----- Supplied passage -----

As a parent, you are continually trying to provide the best for your children. Your young athlete participating in sports is no exception. According to the Sports & Fitness Industry Association, 26.6% of children aged 6 to 12 were active through sports. Sports participation places a nutrition demand above the requirement for growth and development. Proper nutrition is important for peak performance, while supporting normal growth. With many children involved in sports, you may feel challenged to provide the best nutrition for your own little athlete. Here are some recommendations for you to consider when providing nutrition for your young star.
Carbohydrate is the primary macronutrient and fuel source for working muscles.
Carb loading is not recommended for children, as most athletic events are short term (< 60 min).
Carb sources include whole wheat pasta, brown rice, whole grain bread and cereals, and plenty of fruits and vegetables.
Dehydration has been shown to decrease athletic performance in children.
Sports drinks should be used only during vigorous physical activity that last over an hour or when temperatures are hot or sweating is heavy.
For events under an hour, water is sufficient as no major loss in electrolytes has occurred.
For the growing athlete, protein is used to build, maintain, and repair muscles and other tissues.
A common misconception: protein itself does not build muscle tissue. Adequate consumption of energy (aka carbs) and protein with exercise builds muscle.
In general, children already consume 2-3 times the Recommended Dietary Allowance for protein, so there is no concern of children lacking this nutrient.

-----

[Tasks and exercises]:
a) In the youth sports nutrition text, change "water" to "plain water" and write out the stretch from "Carb sources include" through "lacking this nutrient." with that change.
b) Write what comes next in the youth sports nutrition text, picking up after its last sentence.

----- Supplied entries -----

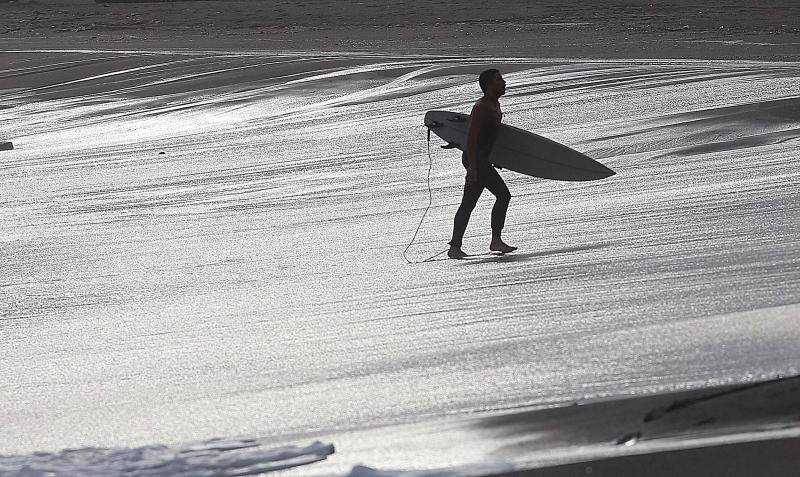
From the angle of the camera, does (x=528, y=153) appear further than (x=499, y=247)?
Yes

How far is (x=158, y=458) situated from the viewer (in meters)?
6.44

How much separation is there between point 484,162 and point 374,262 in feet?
4.09

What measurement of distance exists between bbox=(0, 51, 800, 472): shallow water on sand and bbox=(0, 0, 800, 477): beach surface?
0.13 feet

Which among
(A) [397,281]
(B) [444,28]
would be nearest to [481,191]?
(A) [397,281]

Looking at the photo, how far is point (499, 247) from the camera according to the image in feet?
37.9

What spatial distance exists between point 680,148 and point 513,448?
37.7ft

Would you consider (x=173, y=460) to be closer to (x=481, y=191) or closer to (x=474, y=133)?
(x=474, y=133)

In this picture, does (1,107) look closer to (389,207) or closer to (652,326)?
(389,207)

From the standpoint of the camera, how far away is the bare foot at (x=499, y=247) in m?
11.6

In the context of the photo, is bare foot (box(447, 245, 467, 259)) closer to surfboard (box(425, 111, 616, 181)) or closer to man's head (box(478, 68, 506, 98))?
surfboard (box(425, 111, 616, 181))

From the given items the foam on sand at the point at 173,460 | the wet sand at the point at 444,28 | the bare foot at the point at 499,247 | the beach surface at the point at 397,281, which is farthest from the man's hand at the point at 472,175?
the wet sand at the point at 444,28

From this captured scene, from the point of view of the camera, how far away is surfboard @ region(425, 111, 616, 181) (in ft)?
41.5

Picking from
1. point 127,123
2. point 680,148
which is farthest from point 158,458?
point 127,123

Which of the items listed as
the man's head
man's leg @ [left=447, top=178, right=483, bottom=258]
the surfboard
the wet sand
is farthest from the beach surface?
the wet sand
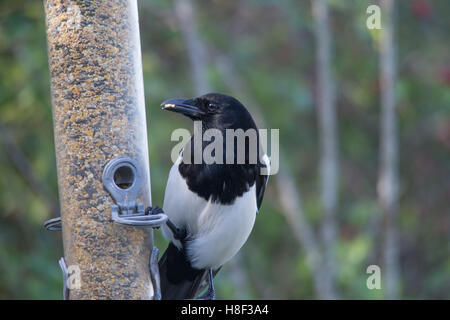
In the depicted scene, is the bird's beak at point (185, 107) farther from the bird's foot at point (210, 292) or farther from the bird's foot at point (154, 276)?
the bird's foot at point (210, 292)

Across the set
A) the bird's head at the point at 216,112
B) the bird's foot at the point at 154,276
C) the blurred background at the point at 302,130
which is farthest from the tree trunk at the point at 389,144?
the bird's foot at the point at 154,276

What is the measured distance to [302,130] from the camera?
718 cm

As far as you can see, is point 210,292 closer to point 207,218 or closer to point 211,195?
point 207,218

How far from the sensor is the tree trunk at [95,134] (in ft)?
10.2

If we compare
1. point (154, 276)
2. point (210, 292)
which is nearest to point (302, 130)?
point (210, 292)

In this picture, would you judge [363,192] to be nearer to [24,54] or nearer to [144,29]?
[144,29]

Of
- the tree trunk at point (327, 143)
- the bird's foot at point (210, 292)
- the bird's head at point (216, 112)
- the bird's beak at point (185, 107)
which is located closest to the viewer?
the bird's beak at point (185, 107)

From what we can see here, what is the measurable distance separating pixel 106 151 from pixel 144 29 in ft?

-----

[Set of answers]:
a)
Carb sources include whole wheat pasta, brown rice, whole grain bread and cereals, and plenty of fruits and vegetables.
Dehydration has been shown to decrease athletic performance in children.
Sports drinks should be used only during vigorous physical activity that last over an hour or when temperatures are hot or sweating is heavy.
For events under an hour, plain water is sufficient as no major loss in electrolytes has occurred.
For the growing athlete, protein is used to build, maintain, and repair muscles and other tissues.
A common misconception: protein itself does not build muscle tissue. Adequate consumption of energy (aka carbs) and protein with exercise builds muscle.
In general, children already consume 2-3 times the Recommended Dietary Allowance for protein, so there is no concern of children lacking this nutrient.

b)
Include a wide variety of protein sources such as nuts, seeds, plant-based, and animal-based.
Calcium and Vitamin D
Calcium and Vitamin D are required to build strong, dense bones, especially for the growing athlete.
Sources of calcium include, collard green, broccoli, and dairy-products such as Greek yogurt.
Food sources of Vitamin D are limited, but can be found in fatty fish such as salmon or Vitamin D enriched foods.
Iron is necessary for growth, development, maintenance of normal cellular function, and creation of certain hormones.
Adolescent athletes have higher needs for iron due to growth. Iron is the most commonly reported nutrient deficit in child and adolescent athletes.
Iron can be found in iron-enriched foods, beans, spinach, tofu, and beef.
Making sure these nutrients are adequate may not only improve performance, but will help support your child’s growth and development. Nutrition is an individualized endeavor and a “one-size fits all” approach may not be enough. If your child has specific sports nutrition needs, it is recommended that you reach out to your pediatrician or a local Registered Dietitian for guidance.